> **SELECTED PASSAGE**
MARRAKECH, Morocco — A couple weeks ago, it made headlines worldwide when the Israeli judo team was singled out at an International Judo Federation Grand Slam stop in Abu Dhabi.
The United Arab Emirates banned Israeli athletes from wearing that nation’s symbols, the blue and white colors and the Star of David, on their uniforms; the Israeli flag was not displayed; the Israeli national anthem was not to be played.
What drew comparatively little attention, meanwhile, were the gestures and photos, published on the IJF website, that wrapped up the tournament:
Here was Israeli under-100 kilo bronze medalist Peter Paltchik with the UAE Judo Federation president, His Excellency Mohammad Bin Thaloub Al Darei, and Aref Al-Awani, general secretary of the Abu Dhabi Sports Council, the three of them arm in arm. In another picture: Israel Judo Association president Moshe Ponte, IJF president Marius Vizer, Al Darei and Naser Al-Tameemi, general secretary of the UAE Judo, Wrestling and Kickboxing Federation, all four hand-to-hand, as if they were breaking a huddle, U.S.-football style.
Along with the photos, there were also apologies — that a UAE athlete, after a loss, had not shaken hands with an Israeli on the tatami, as a judo mat is called.
And congratulations, too — to the Israelis for winning five medals.
It is often said that sport can play a winning role in our world in promoting goodwill and, maybe even, peace. The Abu Dhabi experience serves as a reminder of sport's limits. At the same time, it also vividly illustrates what’s possible — and in particular, with judo.
The photos and gestures that final day in Abu Dhabi came as the IJF celebrated the birthday of judo founder Jigoro Kano, the federation issuing a news release in which Vizer emphasized the import of "courage, respect and politeness," adding, "I hope soon we can break down more barriers for more tolerance between countries and nations to express the real value of the sport, friendship unity and solidarity."
Two weeks after the Abu Dhabi Grand Slam, the IJF pulled this weekend into Morocco for the 2017 Open World Championships, a highlight of its calendar. The Israelis were here. Normal. Like everyone else. When, for instance, the Israeli athlete Or Sasson took to the tatami in Saturday's second round against France's Cyrille Maret, all was as routine as could be -- Maret in white with French insignia, Sasson in blue with Israeli markings.
To be clear:
Sport and politics for sure mix. But sport is not and cannot exercise the authority of a government. Sport bumps up against the ceiling of what governments — for whatever reason — deem permissible.
To be obvious: it is entirely unrealistic to expect a judo tournament to solve a regional conflict ongoing for decades.
At the same time: sport, particularly Olympic-style sport, is rooted in the notion of fair play and inclusion. The entire point of an Olympic village, for instance, is to break down barriers via one-to-one contact — the young people of the world, all together, more alike than different.
In Olympic-speak, there’s a word called “universality.” It means, in essence, athletes from all over. Judo is very big on universality — 386 competitors from 138 nations at the Rio 2016 Olympics, for instance. Around the world, some 28 million people do judo.

> **DATA SECTION**
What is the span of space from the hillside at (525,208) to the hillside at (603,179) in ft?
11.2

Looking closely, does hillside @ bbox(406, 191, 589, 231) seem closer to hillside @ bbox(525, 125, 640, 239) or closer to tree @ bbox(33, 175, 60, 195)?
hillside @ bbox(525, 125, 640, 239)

> **OBJECTIVES**
- a) State whether each statement agrees with the judo article, answering yes or no and quoting the deciding words: (i) The Israeli flag was displayed at the Abu Dhabi Grand Slam. (ii) The Israelis were congratulated for winning five medals in Abu Dhabi. (iii) The Rio 2016 Olympics had 386 judo competitors from 138 nations.
- b) Print the passage of the judo article starting with "What drew comparatively" and going on through "mat is called.".
Work from the judo article alone, not the material.

> **SOLUTIONS IN ORDER**
- a)
(i) No: "the Israeli flag was not displayed"
(ii) Yes: "And congratulations, too — to the Israelis for winning five medals."
(iii) Yes: "386 competitors from 138 nations at the Rio 2016 Olympics"

- b)
What drew comparatively little attention, meanwhile, were the gestures and photos, published on the IJF website, that wrapped up the tournament:
Here was Israeli under-100 kilo bronze medalist Peter Paltchik with the UAE Judo Federation president, His Excellency Mohammad Bin Thaloub Al Darei, and Aref Al-Awani, general secretary of the Abu Dhabi Sports Council, the three of them arm in arm. In another picture: Israel Judo Association president Moshe Ponte, IJF president Marius Vizer, Al Darei and Naser Al-Tameemi, general secretary of the UAE Judo, Wrestling and Kickboxing Federation, all four hand-to-hand, as if they were breaking a huddle, U.S.-football style.
Along with the photos, there were also apologies — that a UAE athlete, after a loss, had not shaken hands with an Israeli on the tatami, as a judo mat is called.